En 2018, elle est recrutée par Les Champs Libres de Rennes en tant que cheffe de service de coordination et de production technique. « Au départ, je faisais partie d’un grand service incluant la technique, la sécurité du bâtiment et de l’auditorium, puis il a été scindé », explique-t-elle. Elle devient alors responsable de sa propre équipe. Quatre personnes à temps plein l’accompagnent dans la concrétisation de ses idées : Adrien Beaumont, régisseur général et éclairagiste ; Pascal Darragon, régisseur plateau et chef d’atelier ; Olivier Ledu, en charge du son, de la lumière et du numérique ; Mickael Cervi, technicien spécialisé dans le numérique.
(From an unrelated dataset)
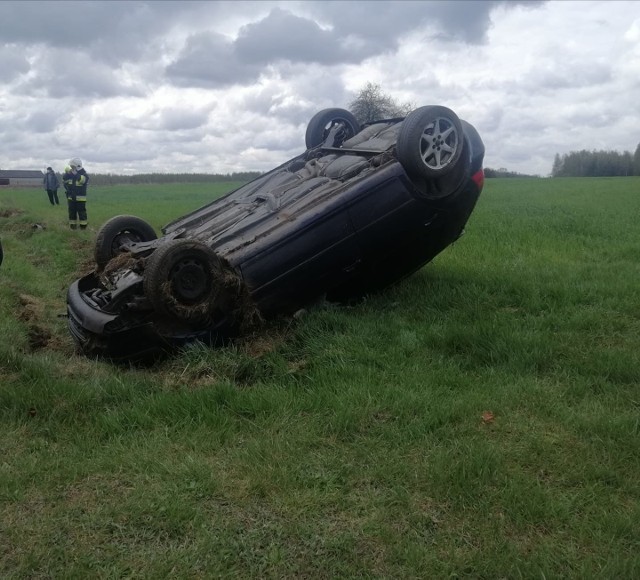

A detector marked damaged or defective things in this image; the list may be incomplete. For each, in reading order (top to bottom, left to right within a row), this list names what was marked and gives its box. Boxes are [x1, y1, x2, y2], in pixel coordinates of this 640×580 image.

overturned car [66, 103, 484, 358]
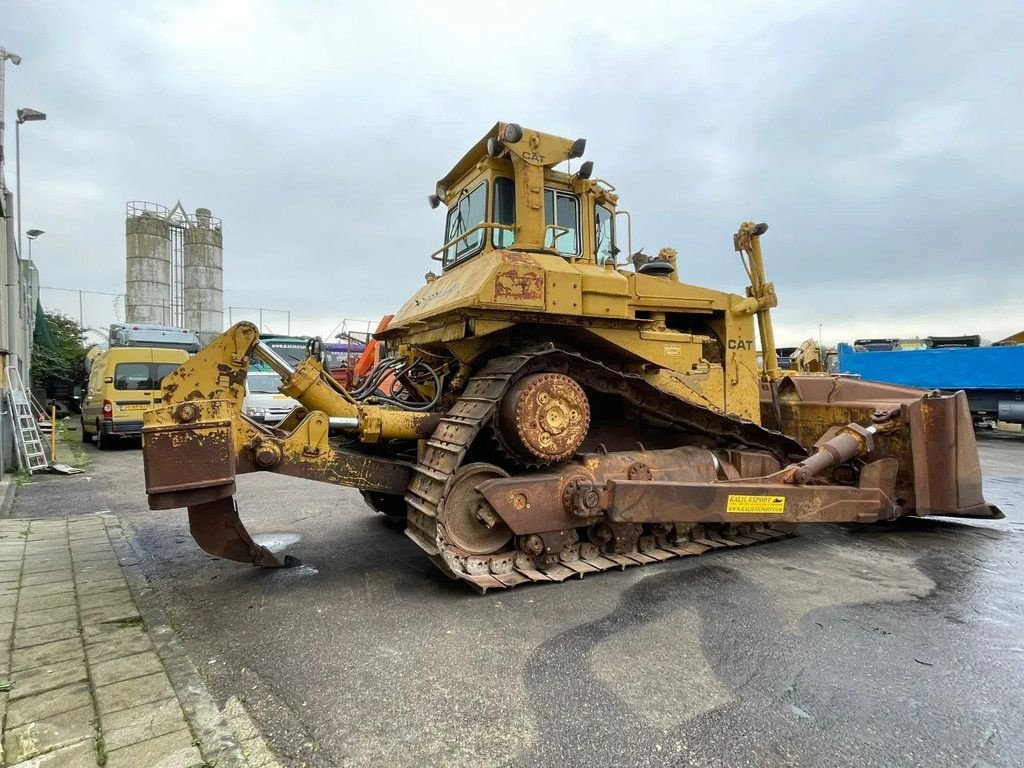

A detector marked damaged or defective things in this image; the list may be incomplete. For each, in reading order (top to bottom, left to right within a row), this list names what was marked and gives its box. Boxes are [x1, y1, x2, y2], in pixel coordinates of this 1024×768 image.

rusty blade [188, 496, 300, 568]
Des renforts ponctuels viennent compléter l’équipe lors des montages.
Si Candice se consacre en priorité à la scénographie de la salle Anita Conti (400 m²), elle intervient également dans d’autres espaces, comme la galerie du premier étage jouxtant le café, actuellement occupée par l’exposition Gwiskañ de la photographe Aurélie Scouarnec. « À l’origine, la salle Anita Conti accueillait surtout des installations. Je m’en occupe depuis qu’on y propose des expositions photographiques. »
« Avoir des forces en interne permet une grande réactivité. »
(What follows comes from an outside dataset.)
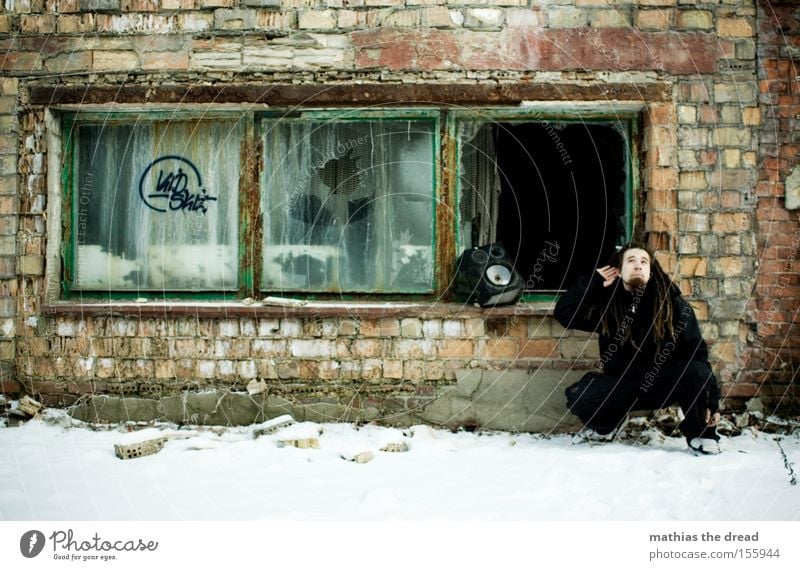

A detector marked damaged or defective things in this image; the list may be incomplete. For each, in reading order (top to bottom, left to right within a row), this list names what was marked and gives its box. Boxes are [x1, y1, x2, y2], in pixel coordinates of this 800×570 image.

rusted metal [28, 82, 672, 106]
broken window [456, 116, 632, 292]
La scénographie naît toujours d’un dialogue entre l’artiste et Candice. Pour Troisième Nature, elle a d’abord suivi les intentions de Grégoire Eloy qui souhaitait deux petites salles avant d’opter pour un espace ouvert qui offre une vue d’ensemble. Elle a conçu une structure de cabane en bois en lien avec une série de l’exposition et qui permet de rythmer l’espace tout en préservant une vision globale. Côté lumières, Adrien, l’éclairagiste, a eu carte blanche : « Les visiteurs ne mesurent pas toujours l’importance de l’éclairage dans une scénographie », souligne Candice. Il a par exemple choisi une lumière froide pour les clichés de glaciers afin de faire ressortir les blancs ; ce qu’une lumière chaude n’aurait pas permis.

Engagée dans une démarche écoresponsable, Candice intègre systématiquement ces enjeux dans ses créations. Le bois utilisé pour les cabanes de Troisième Nature provient de l’exposition précédente de Raymond Depardon. Les murs qui supportent la série La Faille sont des cloisons réutilisables, présentes aux Champs Libres depuis 2006. « Ces murs font seulement 4 cm d’épaisseur, contre 30 habituellement, afin de rester auto-stables », précise-t-elle.
Elle travaille également avec la peinture bretonne Algo fabriquée à base d’algues locales. À 99,99 % écoresponsable, elle demande plusieurs couches en raison de sa moindre opacité, mais offre une belle variété de teintes. Progressivement, les Champs Libres remplacent aussi leurs projecteurs américains par des modèles LED français, bien moins énergivores.

Avec le temps et les projets, Candice a acquis une solide expertise malgré l’absence de formation spécifique. « Je lève toujours les yeux dans les expos pour observer ce qui se passe au plafond », s’amuse-t-elle. Pour la première fois, elle va également signer la scénographie de la prochaine exposition du Musée de Bretagne. Sans en dévoiler le thème, elle précise qu’il s’agira d’une exposition photographique inspirée d’un livre, dont l’objet en lui-même orientera sa conception : « Il faut encore vérifier si l’idée fonctionne en pratique, nous allons fabriquer un prototype. »
« Je suis heureuse de faire de plus en plus d’expositions », conclut-elle simplement, même si le syndrome de l’imposteur la guette parfois. Mais dans ce métier, si la formation est un socle, la sensibilité fait la différence. Candice en a indéniablement une exquise. « J’ai toujours nourri une fibre artistique et créative. Ce métier me permet de l’exprimer, entourée de professionnels en qui j’ai pleinement confiance. C’est une vraie chance. » conclut-elle avec une naturelle modestie joyeuse.